■ GOAL OF THE EXERCISE
Restate, word for word, the lines from the opening line of the data through the line containing "genus: Equus", both included, and nothing else.

■ AVAILABLE RECORDS
-- Opening Marker --

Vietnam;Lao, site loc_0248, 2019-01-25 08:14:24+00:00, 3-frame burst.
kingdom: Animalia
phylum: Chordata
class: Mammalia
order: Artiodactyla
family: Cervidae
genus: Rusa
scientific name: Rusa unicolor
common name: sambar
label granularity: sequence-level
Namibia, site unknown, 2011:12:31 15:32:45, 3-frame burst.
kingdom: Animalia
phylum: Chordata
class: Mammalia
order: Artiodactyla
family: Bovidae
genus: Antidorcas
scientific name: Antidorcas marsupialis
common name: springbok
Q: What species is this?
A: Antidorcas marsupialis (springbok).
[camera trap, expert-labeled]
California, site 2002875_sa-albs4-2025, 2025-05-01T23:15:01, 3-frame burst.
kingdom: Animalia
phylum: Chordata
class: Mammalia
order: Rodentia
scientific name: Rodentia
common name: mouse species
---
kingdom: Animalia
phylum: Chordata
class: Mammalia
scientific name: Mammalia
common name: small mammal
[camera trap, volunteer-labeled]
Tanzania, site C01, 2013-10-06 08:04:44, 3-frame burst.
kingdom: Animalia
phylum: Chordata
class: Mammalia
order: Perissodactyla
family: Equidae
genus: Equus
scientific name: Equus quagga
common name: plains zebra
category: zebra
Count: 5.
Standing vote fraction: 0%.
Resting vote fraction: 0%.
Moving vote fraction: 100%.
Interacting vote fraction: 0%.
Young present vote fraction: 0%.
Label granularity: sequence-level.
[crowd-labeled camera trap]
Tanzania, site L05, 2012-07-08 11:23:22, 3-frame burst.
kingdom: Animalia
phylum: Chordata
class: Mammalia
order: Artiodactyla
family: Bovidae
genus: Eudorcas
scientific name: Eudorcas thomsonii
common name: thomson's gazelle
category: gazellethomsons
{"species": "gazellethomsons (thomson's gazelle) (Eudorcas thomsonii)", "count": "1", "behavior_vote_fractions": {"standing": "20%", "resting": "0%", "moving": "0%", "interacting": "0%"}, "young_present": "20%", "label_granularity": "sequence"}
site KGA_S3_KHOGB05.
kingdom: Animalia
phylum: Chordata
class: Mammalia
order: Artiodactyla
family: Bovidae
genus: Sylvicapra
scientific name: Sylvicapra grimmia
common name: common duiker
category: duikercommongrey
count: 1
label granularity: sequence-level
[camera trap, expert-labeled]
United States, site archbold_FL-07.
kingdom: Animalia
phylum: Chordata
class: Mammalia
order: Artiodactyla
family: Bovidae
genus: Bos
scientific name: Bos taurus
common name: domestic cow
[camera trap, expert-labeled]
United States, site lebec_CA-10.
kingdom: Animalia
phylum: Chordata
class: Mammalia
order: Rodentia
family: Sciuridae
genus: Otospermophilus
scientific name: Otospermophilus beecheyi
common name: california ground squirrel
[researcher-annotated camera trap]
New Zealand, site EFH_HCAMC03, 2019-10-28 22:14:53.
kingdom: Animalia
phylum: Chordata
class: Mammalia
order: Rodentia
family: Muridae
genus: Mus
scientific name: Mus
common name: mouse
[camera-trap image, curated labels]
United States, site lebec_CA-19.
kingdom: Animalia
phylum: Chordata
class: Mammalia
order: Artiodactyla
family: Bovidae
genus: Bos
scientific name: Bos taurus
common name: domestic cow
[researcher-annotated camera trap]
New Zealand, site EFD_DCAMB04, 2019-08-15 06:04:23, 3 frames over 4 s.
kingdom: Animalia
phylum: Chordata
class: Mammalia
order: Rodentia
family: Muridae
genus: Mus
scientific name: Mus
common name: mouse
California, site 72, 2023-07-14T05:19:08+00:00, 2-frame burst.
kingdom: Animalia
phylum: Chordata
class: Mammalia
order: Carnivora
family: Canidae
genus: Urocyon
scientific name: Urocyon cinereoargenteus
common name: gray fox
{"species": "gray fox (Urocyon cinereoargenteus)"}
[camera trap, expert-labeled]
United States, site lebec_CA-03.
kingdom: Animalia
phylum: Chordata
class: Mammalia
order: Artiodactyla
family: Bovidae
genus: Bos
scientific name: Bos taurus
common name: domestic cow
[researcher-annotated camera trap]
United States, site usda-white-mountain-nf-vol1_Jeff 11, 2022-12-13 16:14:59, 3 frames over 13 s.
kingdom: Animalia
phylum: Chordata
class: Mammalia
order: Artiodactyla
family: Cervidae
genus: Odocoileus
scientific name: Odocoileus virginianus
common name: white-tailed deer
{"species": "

-- Closing Marker --

■ ANSWER TO THIS EXERCISE
Vietnam;Lao, site loc_0248, 2019-01-25 08:14:24+00:00, 3-frame burst.
kingdom: Animalia
phylum: Chordata
class: Mammalia
order: Artiodactyla
family: Cervidae
genus: Rusa
scientific name: Rusa unicolor
common name: sambar
label granularity: sequence-level
Namibia, site unknown, 2011:12:31 15:32:45, 3-frame burst.
kingdom: Animalia
phylum: Chordata
class: Mammalia
order: Artiodactyla
family: Bovidae
genus: Antidorcas
scientific name: Antidorcas marsupialis
common name: springbok
Q: What species is this?
A: Antidorcas marsupialis (springbok).
[camera trap, expert-labeled]
California, site 2002875_sa-albs4-2025, 2025-05-01T23:15:01, 3-frame burst.
kingdom: Animalia
phylum: Chordata
class: Mammalia
order: Rodentia
scientific name: Rodentia
common name: mouse species
---
kingdom: Animalia
phylum: Chordata
class: Mammalia
scientific name: Mammalia
common name: small mammal
[camera trap, volunteer-labeled]
Tanzania, site C01, 2013-10-06 08:04:44, 3-frame burst.
kingdom: Animalia
phylum: Chordata
class: Mammalia
order: Perissodactyla
family: Equidae
genus: Equus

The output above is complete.